#### Please Solve RD Sharma Class 12 Chapter 19 Definite Integrals Exercise Revision Exercise Question 43 Maths Textbook Solution.

Answer:  $\frac{\pi^{2}}{2ab}$

Hint: To solve this equation we will convert statement in terms of tan and sec.
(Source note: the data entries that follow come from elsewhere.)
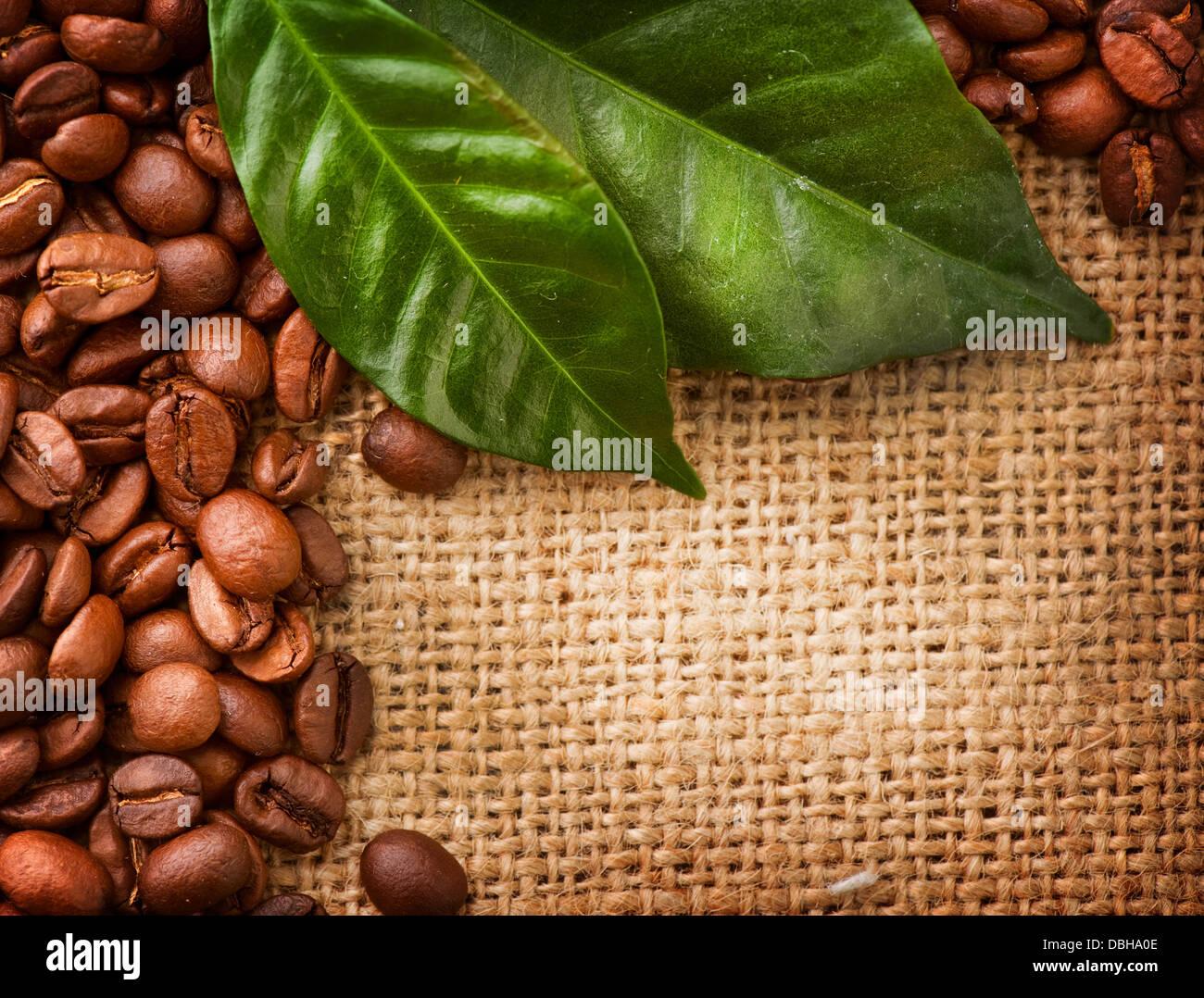Листья зеленые обои 4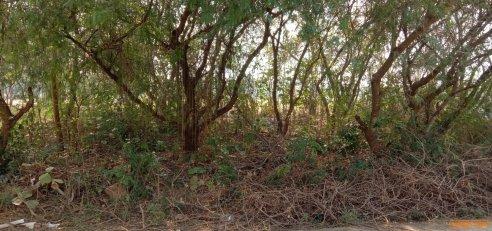 ขายที่ดิน ขนาด 88 ตร.ว.อยู่ใกล้สวนน้ำ และวัดพระนอนปูคา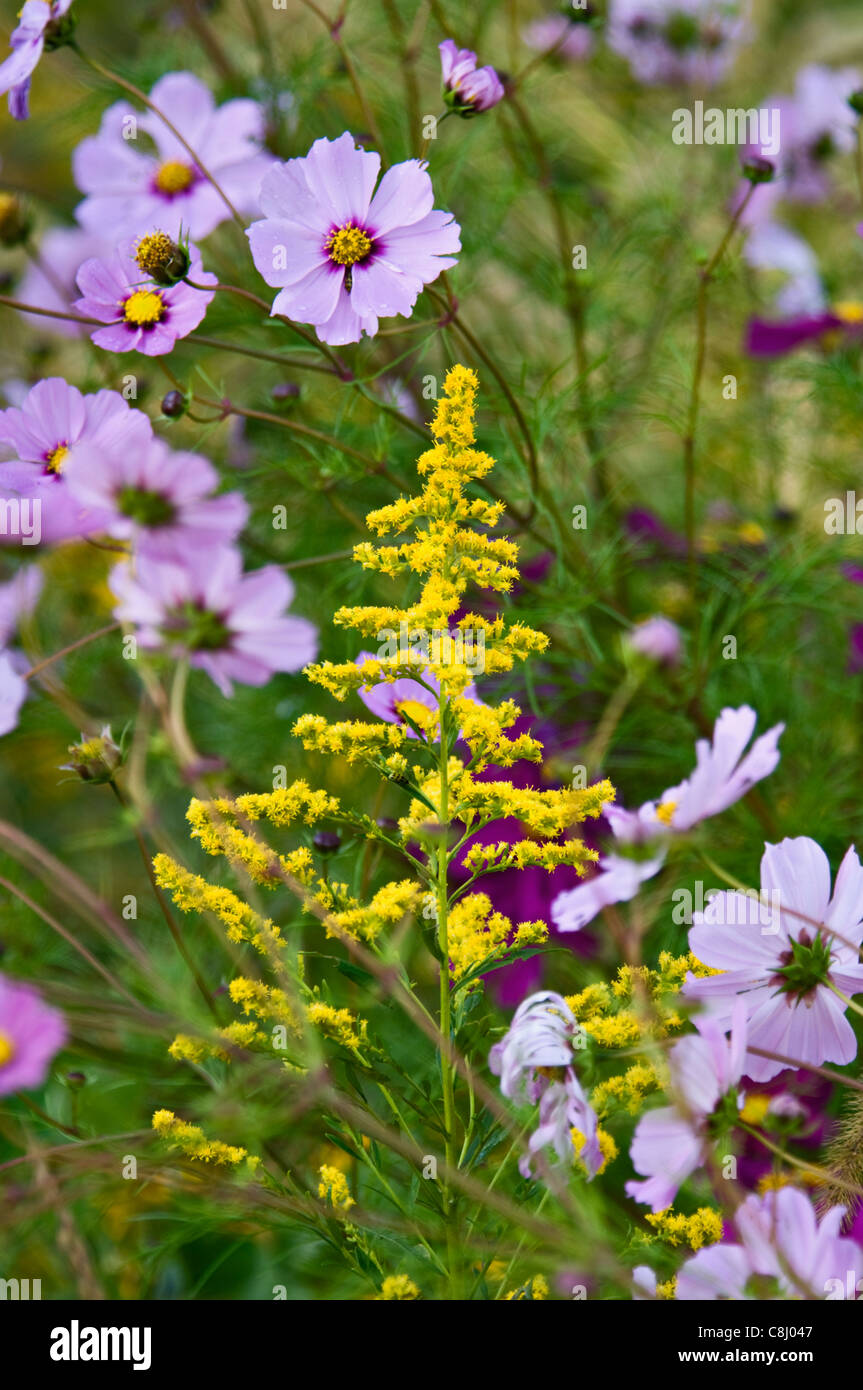 Goldenrod and Cosmos - Stock Image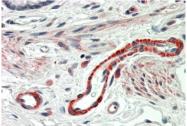 AP33294PU-N - Thrombospondin-3 (THBS3)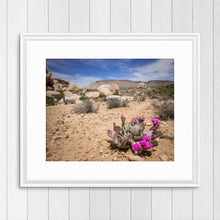 Load image into Gallery viewer, Blooming Prickly Pear Cactus - Instant Printable Download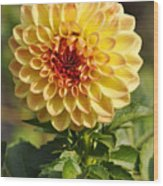 Yellow Flora Wood Print
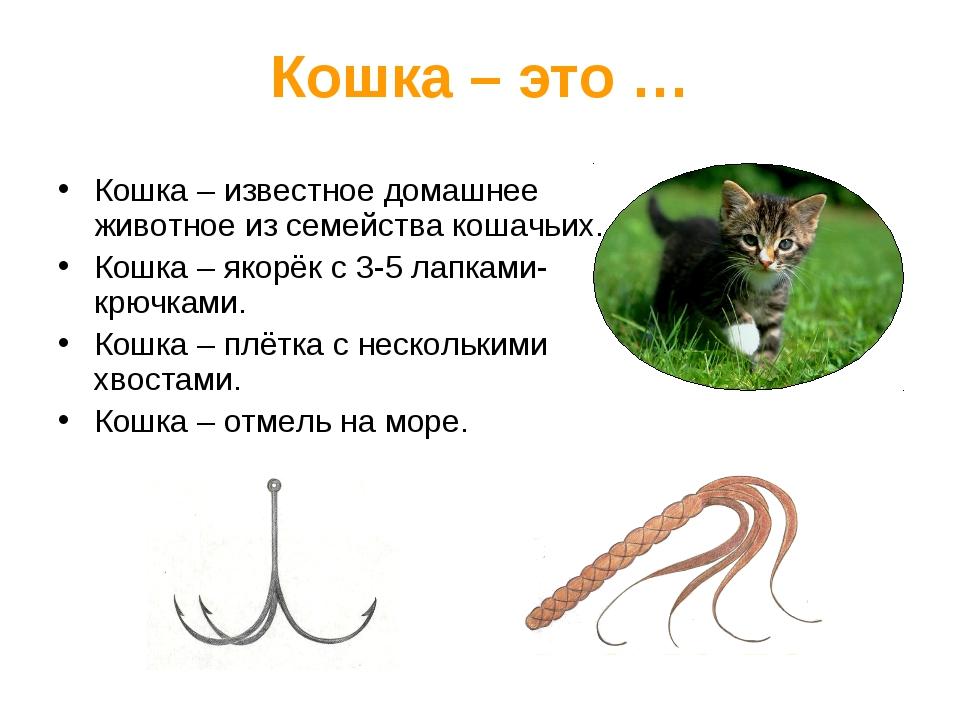 Кошка – это … Кошка – известное домашнее животное из семейства кошачьих. Кошк...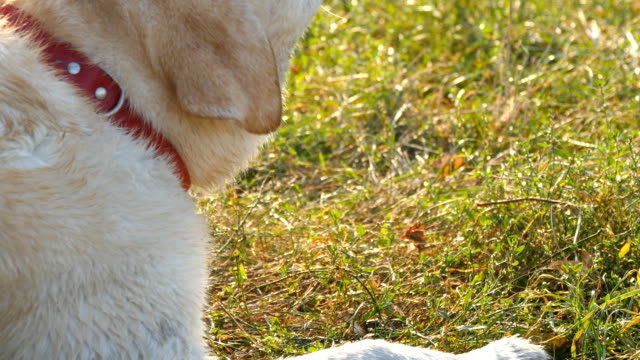 Labrador or golden retriever eating wooden stick outdoor. Animal chew and biting a stick at nature. Dog playing outside. Summer landscape at background. Muzzle close up video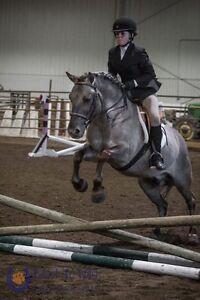 lease horses for kids/adults that want to improve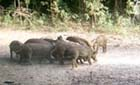 herd of feral hogs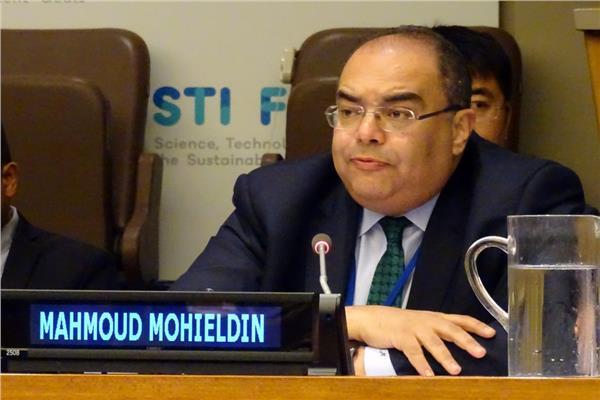 الدكتور محمود محيي الدين المدير التنفيذي لصندوق النقد الدولي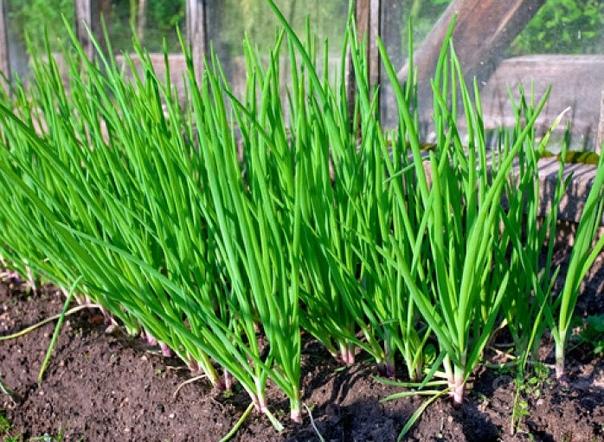 Когда сажать лук Особенности посадки и выращивания Лук наряду с морковкой, картофелем и капустой, является самой популярной овощной культурой, которая повсеместно используется людьми уже более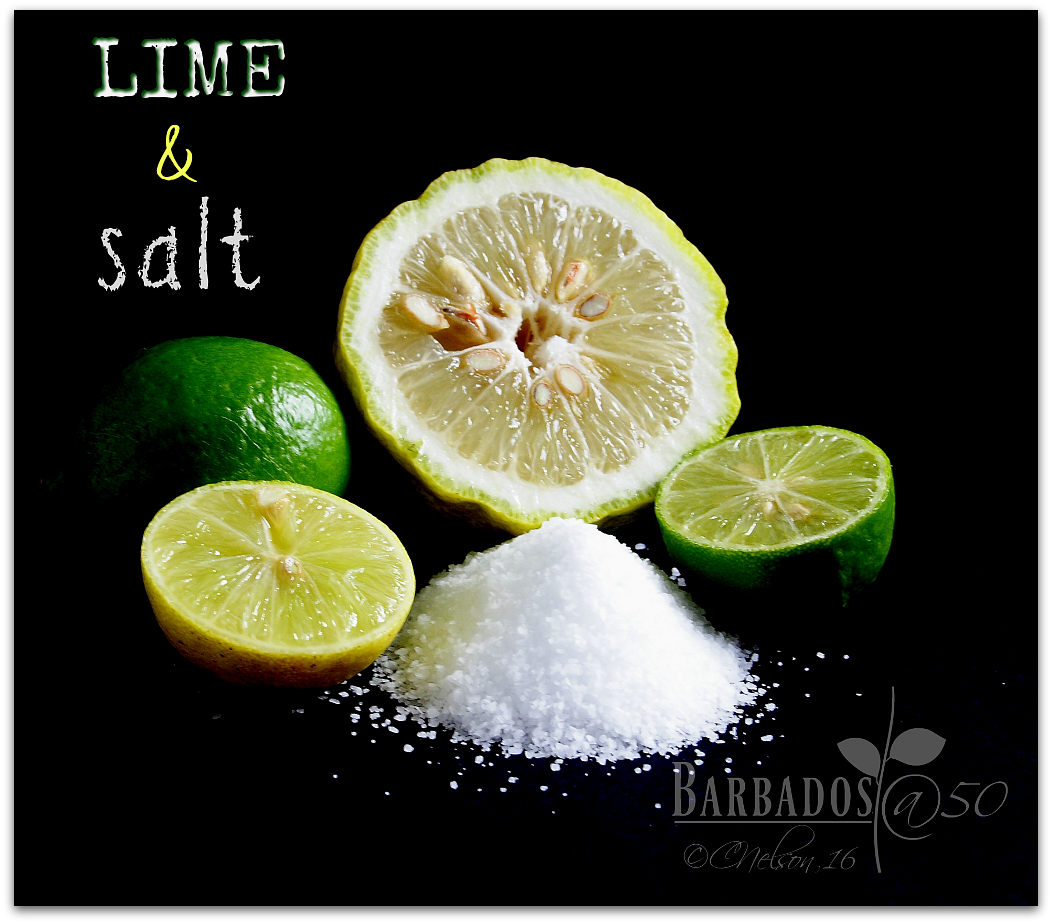 Lime and salt photo Limesalt4_zps7vwfhjzz.png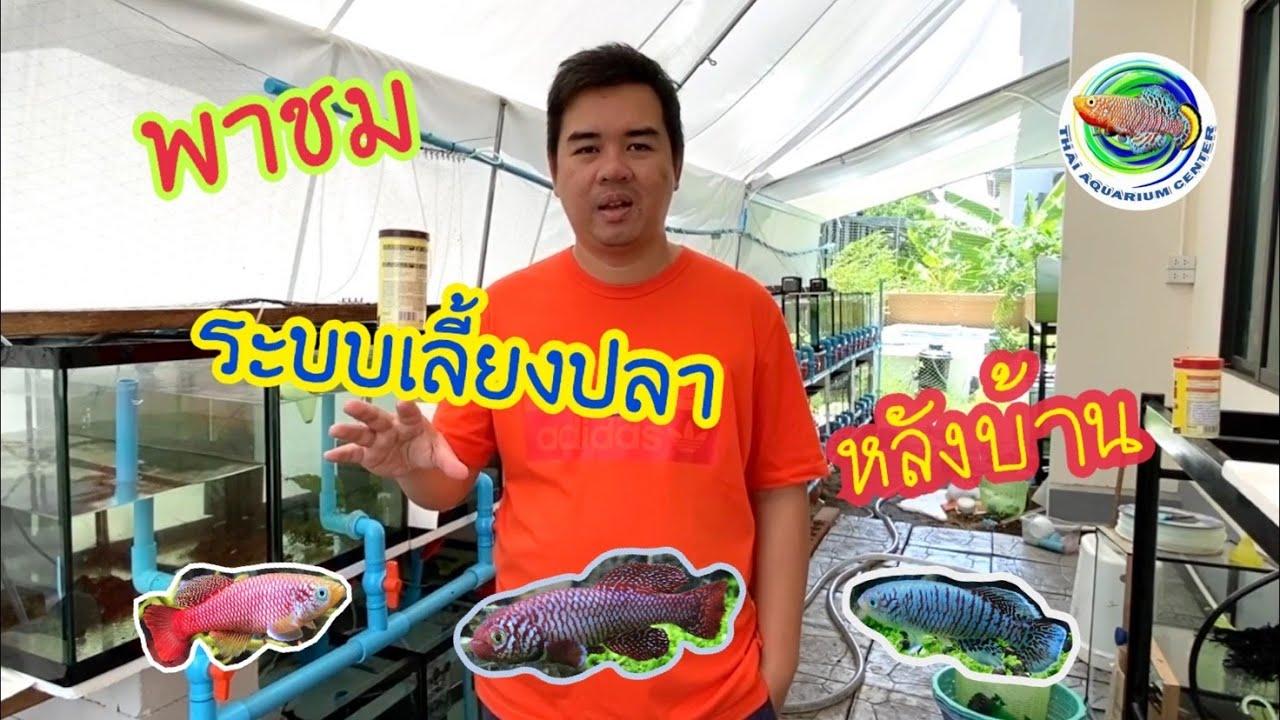 พาชม ฟาร์มปลา ระบบเลี้ยงปลา หลังบ้าน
Given:  $\int_{0}^{\pi} \frac{x}{a^{2} \cos ^{2} x+b^{2} \sin ^{2} x} d x$

Solution:

\begin{aligned} & \int_{0}^{a} f(x) d x=\int_{0}^{a} f(a-x) d x \\ & \end{aligned}

$I=\int_{0}^{\pi} \frac{x}{a^{2} \cos ^{2} x+b^{2} \sin ^{2} x} d x$

\begin{aligned} I &=\int_{0}^{\pi} \frac{\pi-x}{a^{2} \cos ^{2} x+b^{2} \sin ^{2} x} d x \\ \end{aligned}

$I =\int_{0}^{\pi} \frac{\pi}{a^{2} \cos ^{2} x+b^{2} \sin ^{2} x} d x-\int_{0}^{\pi} \frac{\pi}{a^{2} \cos ^{2} x+b^{2} \sin ^{2} x} d x$

\begin{aligned} &2 I=\int_{0}^{\pi} \frac{\pi}{a^{2} \cos ^{2} x+b^{2} \sin ^{2} x} d x \\ & \end{aligned}

$2 I=\pi \int_{0}^{\pi} \frac{1}{a^{2} \cos ^{2} x+b^{2} \sin ^{2} x} d x \\$

$I=\frac{\pi}{2} \int_{0}^{\pi} \frac{\sec ^{2} x}{a^{2}+b^{2} \tan ^{2} x} d x$

\begin{aligned} &I=\frac{\pi}{2} \times 2 \int_{0}^{\frac{\pi}{2}} \frac{\sec ^{2} x}{a^{2}+b^{2} \tan ^{2} x} d x \\ & \end{aligned}

$I=\frac{\pi}{b} \int_{0}^{\infty} \frac{1}{a^{2}+t^{2} d t}$                              $\left[\begin{array}{l} b \tan x=t \\ b \sec ^{2} d x=d t \end{array}\right]$

$I=\frac{\pi}{b}\left[\frac{1}{a} \tan ^{-} \frac{t}{a}\right]_{0}^{\infty}$

\begin{aligned} &I=\frac{\pi}{a b}\left[\tan ^{-1} \infty-\tan ^{-1} 0\right] \\ & \end{aligned}

$I=\frac{\pi}{a b}\left[\frac{\pi}{2}-0\right] \\$

$I=\frac{\pi^{2}}{2 a b}$